Below are entries with pictures among them; reproduce exactly, and only, the lines from the one containing "Tamu atau pengunjung" down to the one containing "Krásný masívní stolek", without the pictures.

== == ==

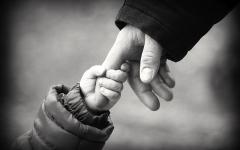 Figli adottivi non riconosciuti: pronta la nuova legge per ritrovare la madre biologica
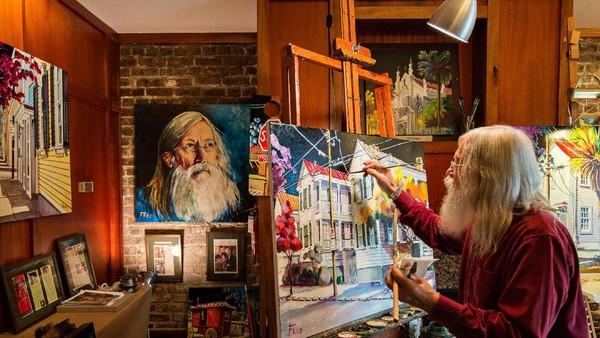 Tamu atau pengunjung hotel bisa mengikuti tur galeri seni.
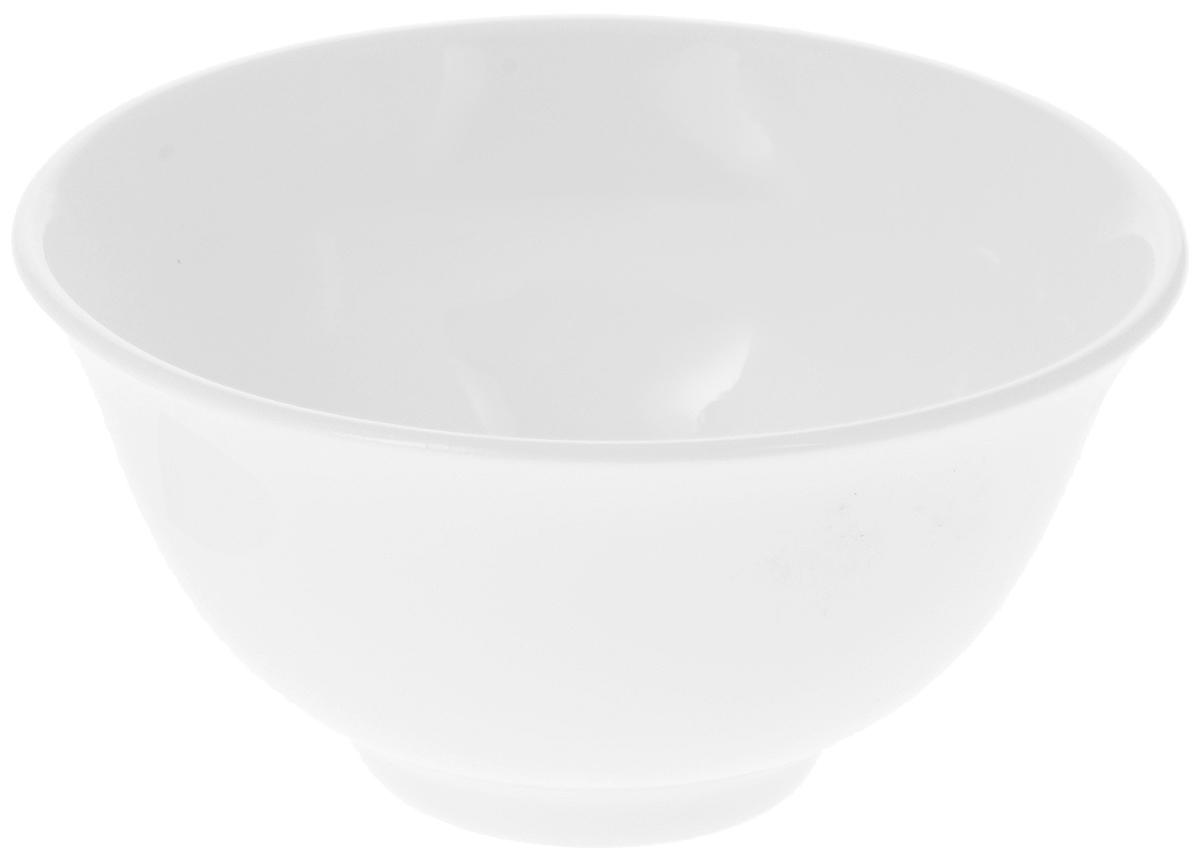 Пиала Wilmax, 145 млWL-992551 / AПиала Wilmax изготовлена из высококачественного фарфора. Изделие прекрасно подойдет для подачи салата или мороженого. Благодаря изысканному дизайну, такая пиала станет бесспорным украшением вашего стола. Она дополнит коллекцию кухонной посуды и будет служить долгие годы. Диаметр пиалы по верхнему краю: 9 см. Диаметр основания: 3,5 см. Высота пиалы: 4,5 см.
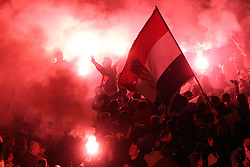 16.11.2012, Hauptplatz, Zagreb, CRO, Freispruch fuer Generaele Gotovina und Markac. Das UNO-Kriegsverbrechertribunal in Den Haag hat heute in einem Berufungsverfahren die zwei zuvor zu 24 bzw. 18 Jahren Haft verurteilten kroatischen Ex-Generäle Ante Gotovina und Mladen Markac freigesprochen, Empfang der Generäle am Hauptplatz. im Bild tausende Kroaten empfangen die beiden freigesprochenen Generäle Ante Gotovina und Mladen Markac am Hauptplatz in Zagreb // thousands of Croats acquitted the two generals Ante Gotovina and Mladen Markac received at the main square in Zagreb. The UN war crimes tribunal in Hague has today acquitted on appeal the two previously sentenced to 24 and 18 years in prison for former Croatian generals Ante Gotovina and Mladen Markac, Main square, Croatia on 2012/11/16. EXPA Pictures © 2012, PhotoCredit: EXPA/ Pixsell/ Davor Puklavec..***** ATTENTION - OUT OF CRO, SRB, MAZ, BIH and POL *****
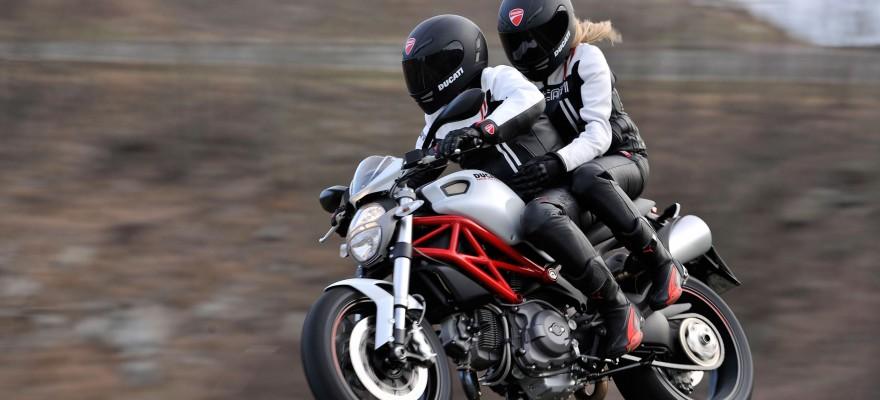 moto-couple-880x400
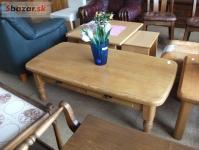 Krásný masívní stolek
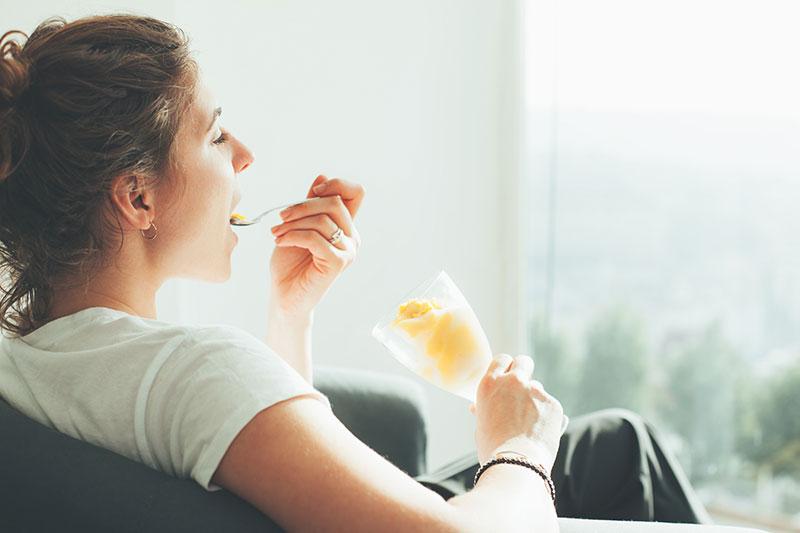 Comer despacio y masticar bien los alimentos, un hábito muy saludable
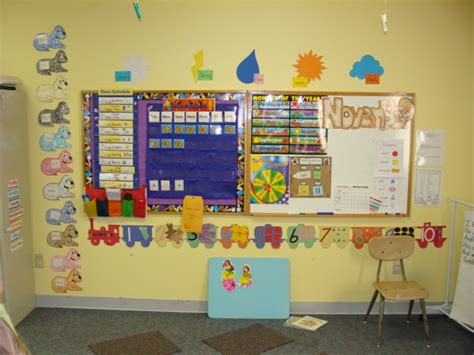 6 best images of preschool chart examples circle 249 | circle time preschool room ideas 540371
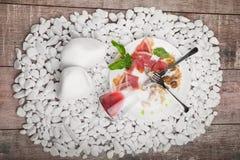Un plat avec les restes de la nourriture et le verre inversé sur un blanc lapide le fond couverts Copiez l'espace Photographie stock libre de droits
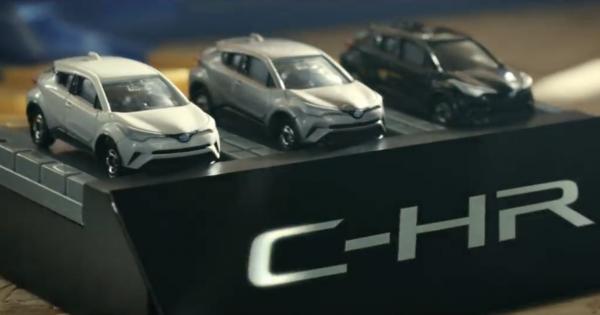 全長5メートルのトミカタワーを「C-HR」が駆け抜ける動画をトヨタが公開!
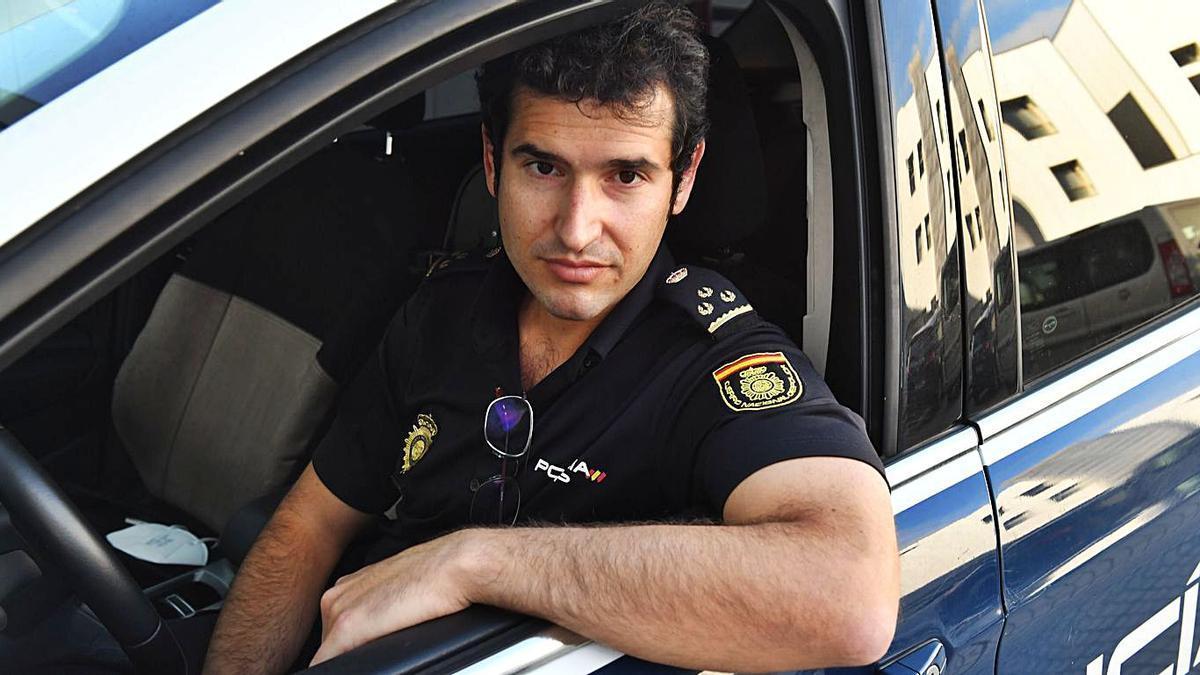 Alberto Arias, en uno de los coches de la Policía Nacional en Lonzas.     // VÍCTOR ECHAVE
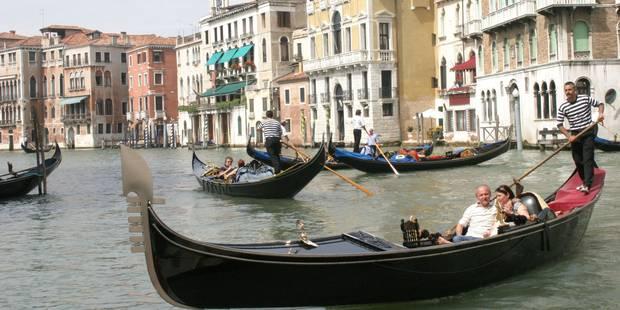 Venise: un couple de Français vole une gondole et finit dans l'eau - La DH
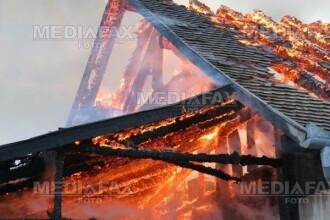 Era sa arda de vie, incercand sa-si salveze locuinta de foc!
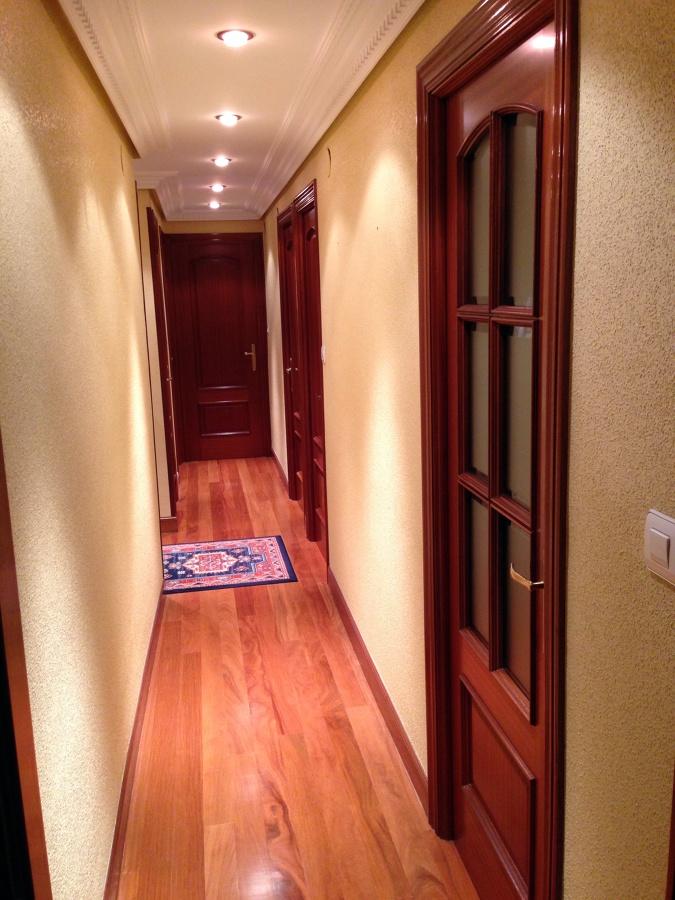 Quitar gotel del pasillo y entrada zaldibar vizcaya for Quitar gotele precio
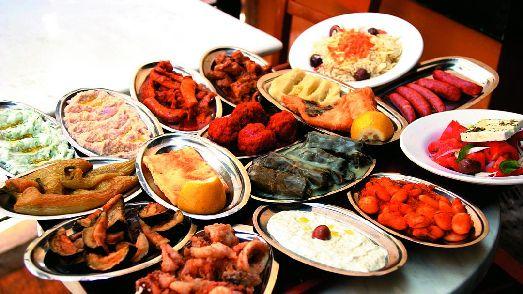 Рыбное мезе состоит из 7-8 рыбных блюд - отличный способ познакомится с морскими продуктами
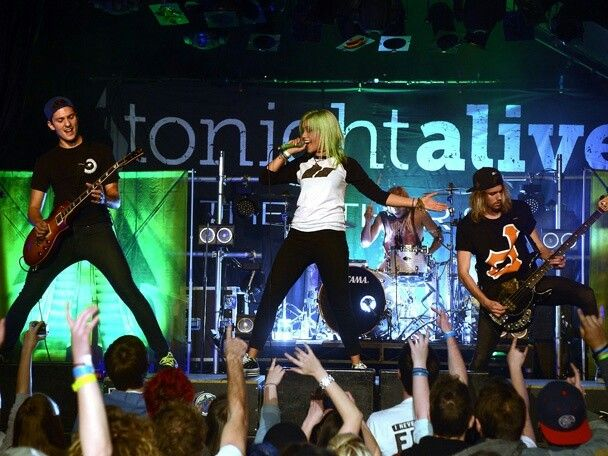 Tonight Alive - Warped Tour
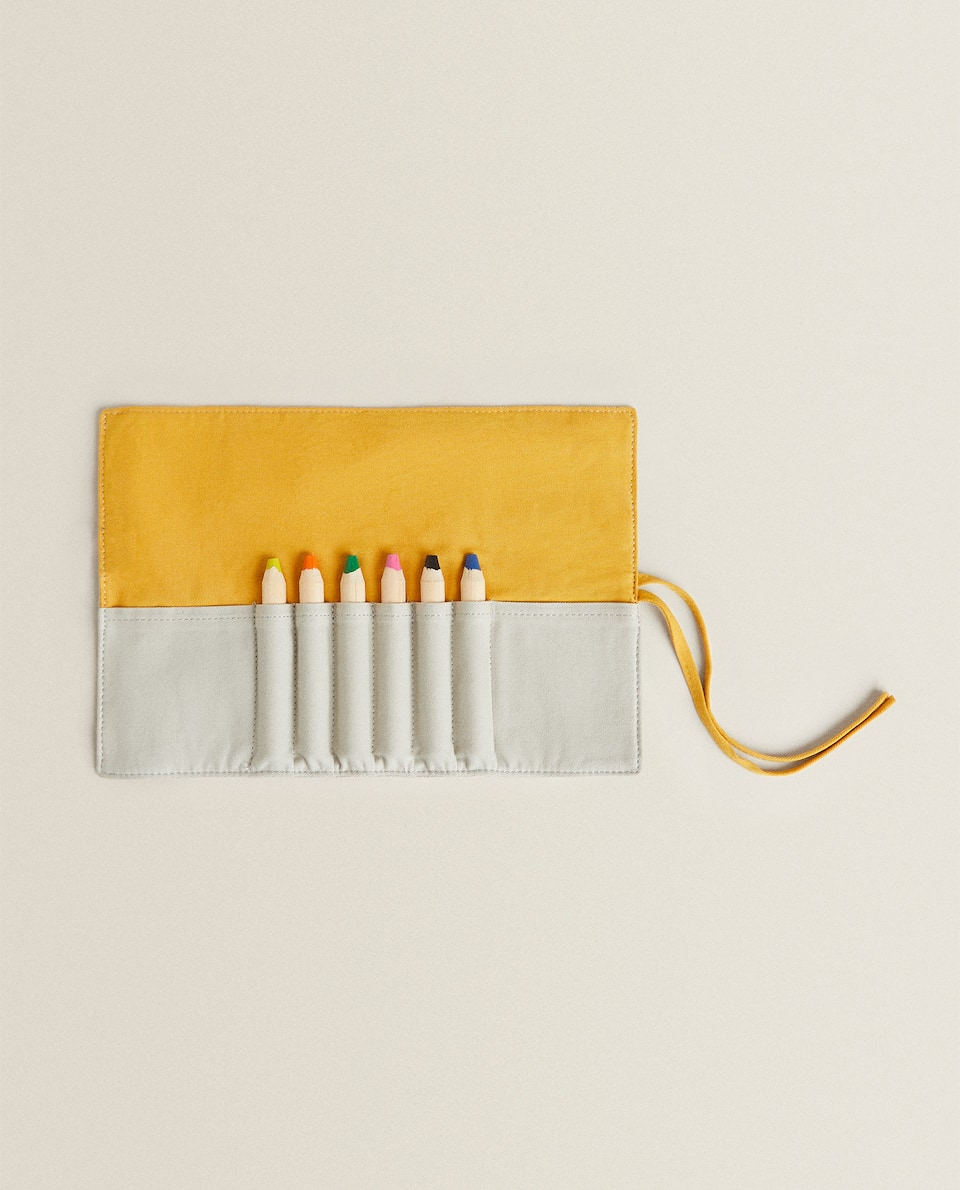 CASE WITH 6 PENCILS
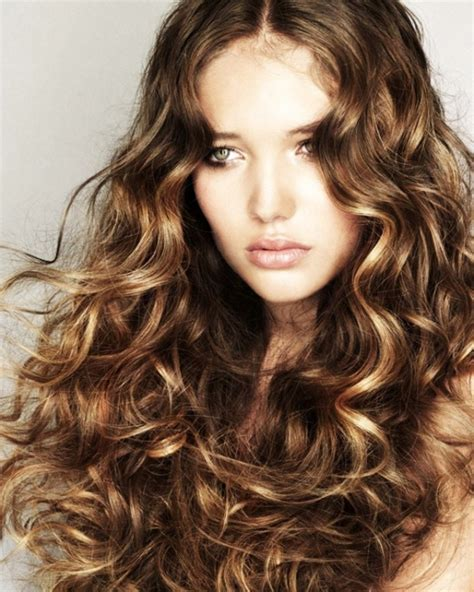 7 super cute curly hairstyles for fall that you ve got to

== == ==

## RESPONSE
 Tamu atau pengunjung hotel bisa mengikuti tur galeri seni.
 Пиала Wilmax, 145 млWL-992551 / AПиала Wilmax изготовлена из высококачественного фарфора. Изделие прекрасно подойдет для подачи салата или мороженого. Благодаря изысканному дизайну, такая пиала станет бесспорным украшением вашего стола. Она дополнит коллекцию кухонной посуды и будет служить долгие годы. Диаметр пиалы по верхнему краю: 9 см. Диаметр основания: 3,5 см. Высота пиалы: 4,5 см.
 16.11.2012, Hauptplatz, Zagreb, CRO, Freispruch fuer Generaele Gotovina und Markac. Das UNO-Kriegsverbrechertribunal in Den Haag hat heute in einem Berufungsverfahren die zwei zuvor zu 24 bzw. 18 Jahren Haft verurteilten kroatischen Ex-Generäle Ante Gotovina und Mladen Markac freigesprochen, Empfang der Generäle am Hauptplatz. im Bild tausende Kroaten empfangen die beiden freigesprochenen Generäle Ante Gotovina und Mladen Markac am Hauptplatz in Zagreb // thousands of Croats acquitted the two generals Ante Gotovina and Mladen Markac received at the main square in Zagreb. The UN war crimes tribunal in Hague has today acquitted on appeal the two previously sentenced to 24 and 18 years in prison for former Croatian generals Ante Gotovina and Mladen Markac, Main square, Croatia on 2012/11/16. EXPA Pictures © 2012, PhotoCredit: EXPA/ Pixsell/ Davor Puklavec..***** ATTENTION - OUT OF CRO, SRB, MAZ, BIH and POL *****
 moto-couple-880x400
 Krásný masívní stolek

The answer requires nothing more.